724: HANDSCHRIFTEN – CORELLI – "BALLETTI PER CAMERA

à solo Violino del Sig(no)re Archangelo Corelli Opera Quinta." Italienische Musikhandschrift auf Bütten (Stimmheft "Violino"). Italien, um 1700? Qu.-4º. 9 num. Bl. Brosch. d. Zt. aus Kupferdruckpapier mit Teilen eines spätbarocken italienischen Kupferstichs (hs. Deckeltitel der Zt., Ecken etw. geknickt, fleckig und leicht gebräunt). (118)
Startpreis: 800 - 1.200,- €


Arcangelo Corellis im Jahr 1700 veröffentlichte 12 Violinsonaten Opus 5 („Sonate a violino e violone o cimbalo“), ein bedeutendes Werk, nicht nur der Violinliteratur, aufgrund seiner Popularität vielfach arrangiert für andere Instrumente. – Die Sammlung setzt sich, was neuartig war, aus zwei Teilen zusammen, der erste enthält sechs „Sonate da chiesa“, der zweite sechs „Sonate da camera“. Unsere Handschrift enthält nur die Sonaten des zweiten Teils. Diese sind hier aber nicht als Sonaten bezeichnet, sondern als „Balletti per Camera“ auf dem Titel, im Notentext aber als „Preludio“ („primo“ bis „quinto“), die letzte Sonate, die bekannte „Follia“, führt nur diesen Titel. Merkwürdig dazu die Angabe „à solo Violino“, nicht nur wegen der Wortstellung, die später so kaum noch üblich ist, sondern auch, weil der begleitende Bass im Titel unterschlagen wird. Weitere Eigenarten sind die Schreibung „Addaggio“, die im musikalischen Spätbarock nur äußerst selten anzutreffen ist, bei Corelli vereinzelt aber nachgewiesen werden kann, und eine geradezu treibende Anweisung für den Violinspieler „segue subito, subito-“ in der „Follia“.

All das reicht uns nicht aus, hierin das tatsächlich erste jemals entdeckte Musikmanuskript von Corellis Hand zu erkennen, doch dürften wir uns hier sehr nahe an der Entstehung der Sonaten befinden, vielleicht noch zu einer Zeit vor dem Erstdruck im Jahre 1700. Zwar stimmt der Notentext des Drucks mit unserer Handschrift überein, nicht aber die Betitelungen und Spielanweisungen (hier steht natürlich „Adagio“). Gewisse Analogien der Schrift mit bekannten Briefen Corellis wären noch eingehender zu diskutieren als es hier möglich ist (vgl. H. Hell, Es existiert kein Musikautograph von Arcangelo Corelli, in: Archiv für Musikwissenschaft, 66, H. IV, 2009, S. 261-271). Denkbar wäre aber eine Abschrift nach einem Corelli-Autograf.

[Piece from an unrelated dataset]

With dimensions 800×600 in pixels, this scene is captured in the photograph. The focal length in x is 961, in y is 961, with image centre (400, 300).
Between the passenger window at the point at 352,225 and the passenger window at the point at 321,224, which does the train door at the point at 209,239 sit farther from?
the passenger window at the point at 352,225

Gebunden wurde das Manuskript in das extrem breitrandige Druckpapier eines Kupferstichs (nur die obere Hälfte vorhanden), wohl ein Fehldruck, der ohne weiteres in die Zeit um 1700 passt, und bei dem es sich wohl um das Werbeblatt eines Giovanni, Inhaber einer Fabrica di se(ta) et (oro), also eines Herstellers von Seiden – und Goldgeweben handelte. Das Wasserzeichen der Handschrift sind die bekannten drei Halbmonde des Exportpapiers für den Orient, hier mit einem Bezeichen (Stab mit Buchstaben). Dieses wurde schon im 17., in weiterer Verbreitung dann im 18. Jahrhundert verwendet. – Zur Ablösung der Bezeichnung „Balletto“ durch „Sonata“, die am Ende des 17. Jahrhunderts, gerade auch bei Corelli stattfand, siehe P. Allsop, Da camera e da ballo – alla francese et all’italiana. Functional and National Distinctions in Corelli’s sonate da camera, in: Early Music, Bd. 26, Nr. 1 (1998), S. 87-96, und F. Scaramuzzino, Musica da camera o da ballo, 2012, eine Studie anhand von Opus 3 des Bolognesers Giovanni Battista Vitali (1632-1692), der auch Corelli stark beeinflusst hat. – Stellenw. etw. gebräunt und fleckig.